▶ Assignment: Copy out each line of the data that contains "reina".

Page images and extracted text:
Content starts

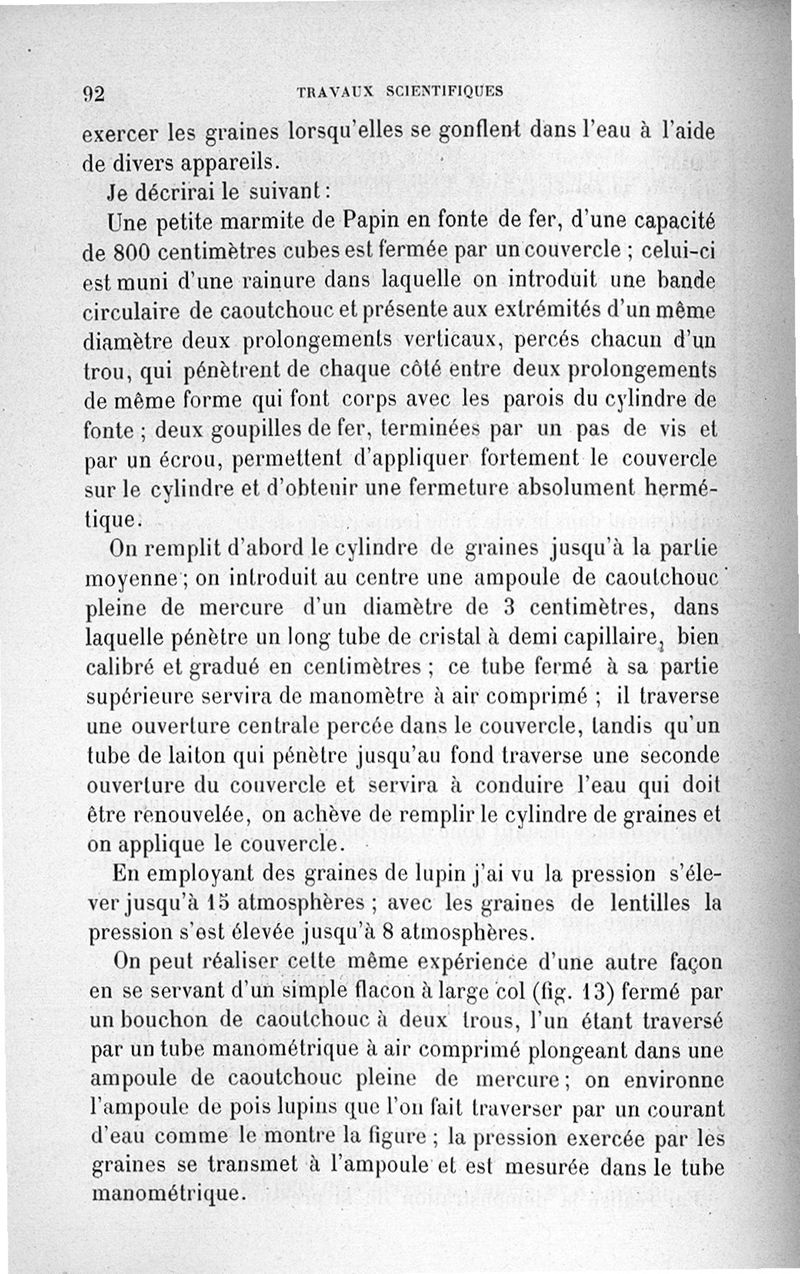 92 TRAVAUX SCIENTIFIQUES

exercer les graines lorsqu'elles se gonflent dans l'eau à l'aide de divers appareils.

Je décrirai le suivant :

Une petite marmite de Papin en fonte de fer, d'une capacité de 800 centimètres cubes est fermée par un couvercle ; celui-ci est muni d'une rainure dans laquelle on introduit une bande circulaire de caoutchouc et présente aux extrémités d'un même diamètre deux prolongements verticaux, percés chacun d'un trou, qui pénètrent de chaque côté entre deux prolongements de même forme qui font corps avec les parois du cylindre de fonte ; deux goupilles de fer, terminées par un pas de vis et par un écrou, permettent d'appliquer fortement le couvercle sur le cylindre et d'obtenir une fermeture absolument hermétique.

On remplit d'abord le cylindre de graines jusqu'à la partie moyenne ; on introduit au centre une ampoule de caoutchouc pleine de mercure d'un diamètre de 3 centimètres, dans laquelle pénètre un long tube de cristal à demi capillaire, bien calibré et gradué en centimètres ; ce tube fermé à sa partie supérieure servira de manomètre à air comprimé ; il traverse une ouverture centrale percée dans le couvercle, tandis qu'un tube de laiton qui pénètre jusqu'au fond traverse une seconde ouverture du couvercle et servira à conduire l'eau qui doit être renouvelée, on achève de remplir le cylindre de graines et on applique le couvercle.

En employant des graines de lupin j'ai vu la pression s'élever jusqu'à 15 atmosphères ; avec les graines de lentilles la pression s'est élevée jusqu'à 8 atmosphères.

On peut réaliser cette même expérience d'une autre façon en se servant d'un simple flacon à large col (fig. 13) fermé par un bouchon de caoutchouc à deux trous, l'un étant traversé par un tube manométrique à air comprimé plongeant dans une ampoule de caoutchouc pleine de mercure ; on environne l'ampoule de pois lupins que l'on fait traverser par un courant d'eau comme le montre la figure ; la pression exercée par les graines se transmet à l'ampoule et est mesurée dans le tube manométrique.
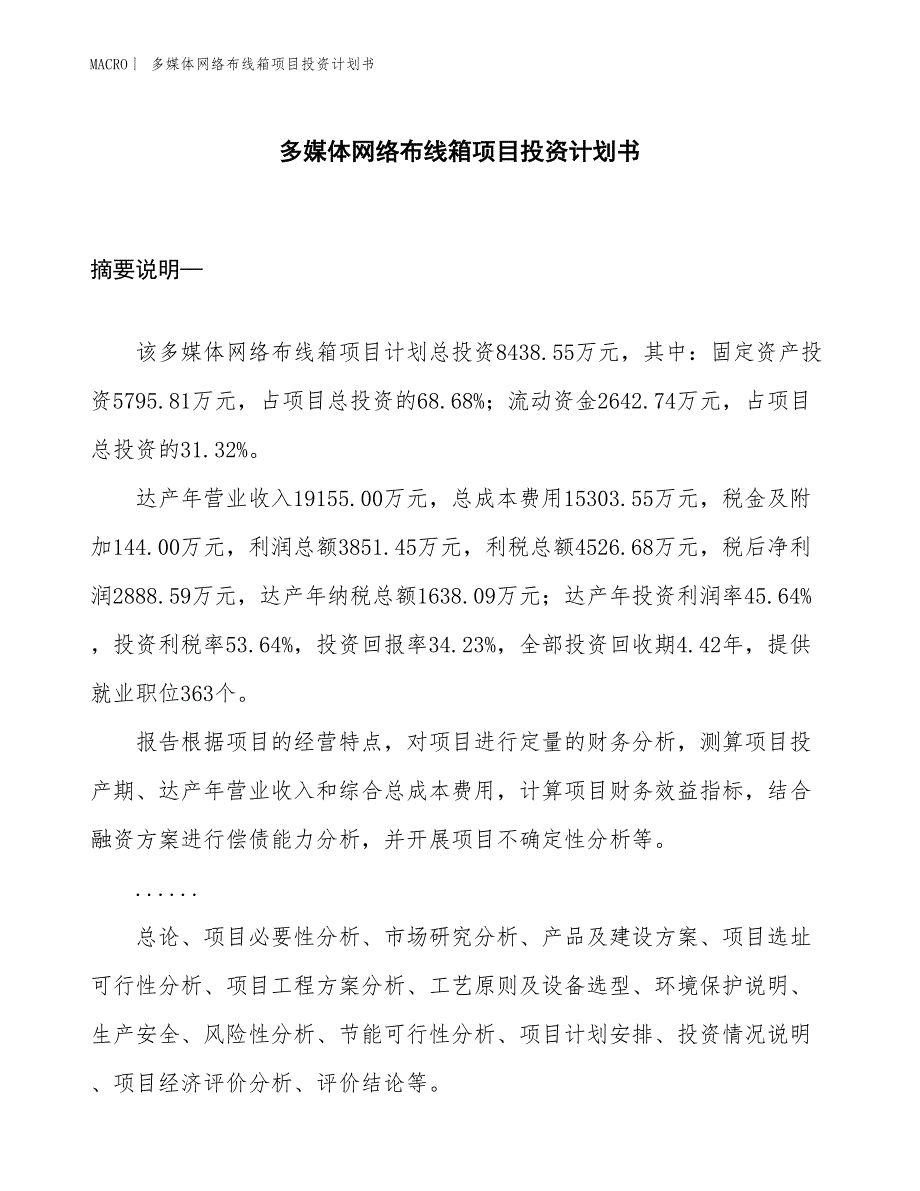 MACRO | 多媒体网络布线箱项目投资计划书

多媒体网络布线箱项目投资计划书

摘要说明—

该多媒体网络布线箱项目计划总投资8438.55万元，其中：固定资产投资5795.81万元，占项目总投资的68.68%；流动资金2642.74万元，占项目总投资的31.32%。

达产年营业收入19155.00万元，总成本费用15303.55万元，税金及附加144.00万元，利润总额3851.45万元，利税总额4526.68万元，税后净利润2888.59万元，达产年纳税总额1638.09万元；达产年投资利润率45.64%，投资利税率53.64%，投资回报率34.23%，全部投资回收期4.42年，提供就业职位363个。

报告根据项目的经营特点，对项目进行定量的财务分析，测算项目投产期、达产年营业收入和综合总成本费用，计算项目财务效益指标，结合融资方案进行偿债能力分析，并开展项目不确定性分析等。

......

总论、项目必要性分析、市场研究分析、产品及建设方案、项目选址可行性分析、项目工程方案分析、工艺原则及设备选型、环境保护说明、生产安全、风险性分析、节能可行性分析、项目计划安排、投资情况说明、项目经济评价分析、评价结论等。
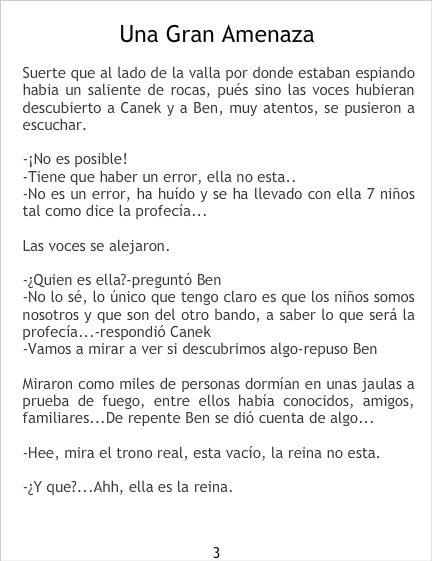 Una Gran Amenaza

Suerte que al lado de la valla por donde estaban espiando habia un saliente de rocas, pués sino las voces hubieran descubierto a Canek y a Ben, muy atentos, se pusieron a escuchar.

-¡No es posible!
-Tiene que haber un error, ella no esta..
-No es un error, ha huído y se ha llevado con ella 7 niños tal como dice la profecía...

Las voces se alejaron.

-¿Quien es ella?-preguntó Ben
-No lo sé, lo único que tengo claro es que los niños somos nosotros y que son del otro bando, a saber lo que será la profecía...-respondió Canek
-Vamos a mirar a ver si descubrimos algo-repuso Ben

Miraron como miles de personas dormían en unas jaulas a prueba de fuego, entre ellos había conocidos, amigos, familiares...De repente Ben se dió cuenta de algo...

-Hee, mira el trono real, esta vacío, la reina no esta.

-¿Y que?...Ahh, ella es la reina.

3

Content ends

▶ Exercise answer:
-Hee, mira el trono real, esta vacío, la reina no esta.
-¿Y que?...Ahh, ella es la reina.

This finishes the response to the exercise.